*WHAT TO DO*
Report every line in the entries below that contains the word "bracket", copying each such line in full.

*DATA SUPPLIED*
= = =

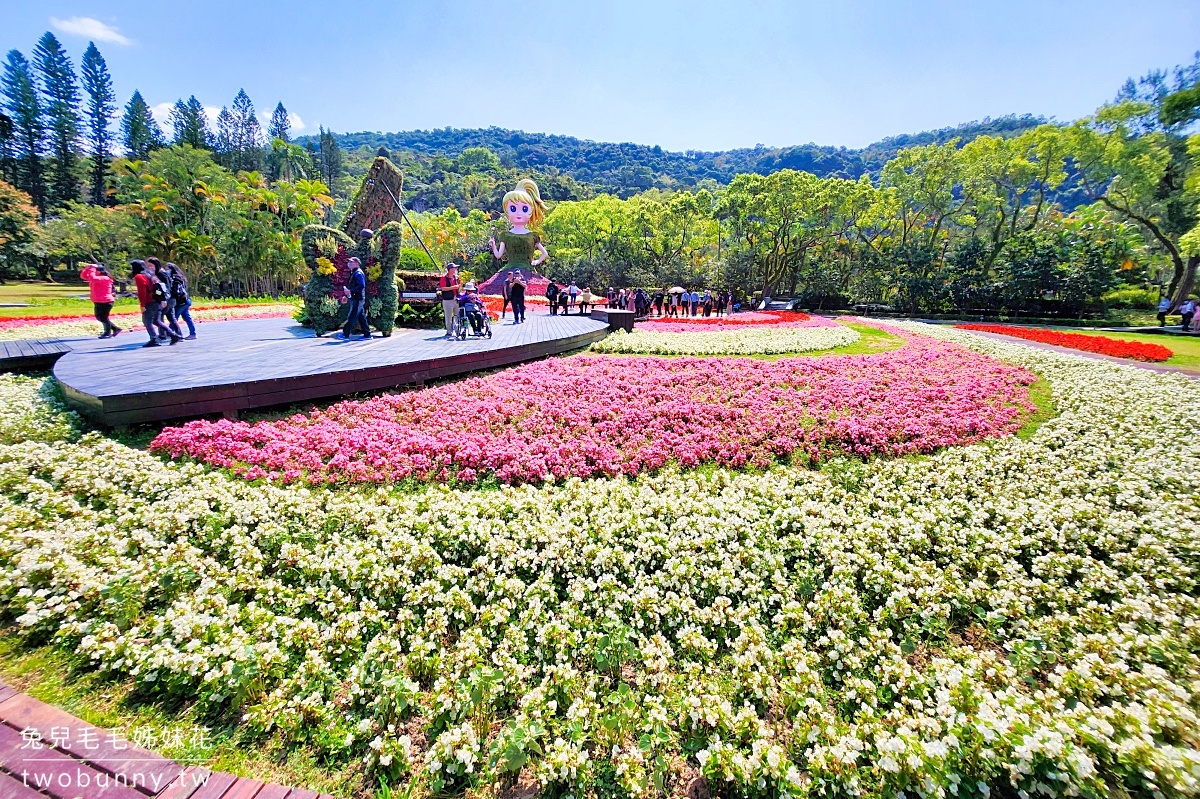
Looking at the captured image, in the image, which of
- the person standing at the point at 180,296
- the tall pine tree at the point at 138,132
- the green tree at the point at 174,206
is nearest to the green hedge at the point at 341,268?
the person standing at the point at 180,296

= = =

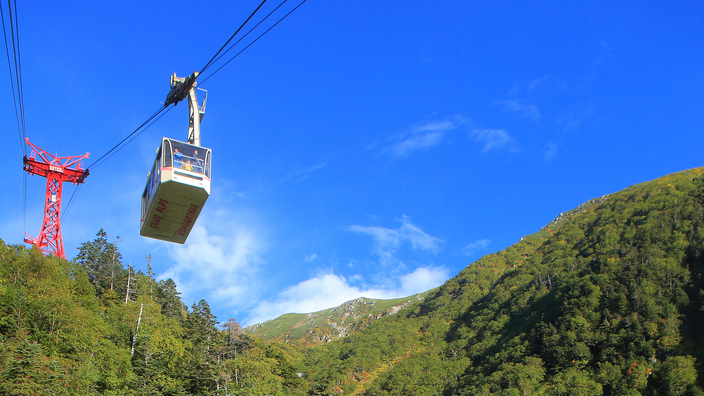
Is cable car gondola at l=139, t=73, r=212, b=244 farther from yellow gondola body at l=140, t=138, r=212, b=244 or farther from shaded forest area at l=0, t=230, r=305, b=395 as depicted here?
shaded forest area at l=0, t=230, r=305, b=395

= = =

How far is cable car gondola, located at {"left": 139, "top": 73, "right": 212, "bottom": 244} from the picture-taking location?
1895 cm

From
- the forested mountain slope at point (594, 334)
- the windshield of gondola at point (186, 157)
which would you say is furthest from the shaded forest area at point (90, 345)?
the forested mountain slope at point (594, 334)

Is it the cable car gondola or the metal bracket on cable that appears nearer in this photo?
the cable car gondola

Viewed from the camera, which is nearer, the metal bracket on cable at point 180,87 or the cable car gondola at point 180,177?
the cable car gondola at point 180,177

= = =

*RESULT*
Is it the cable car gondola or the metal bracket on cable that appears nearer in this photo?
Viewed from the camera, which is nearer, the metal bracket on cable at point 180,87 or the cable car gondola at point 180,177?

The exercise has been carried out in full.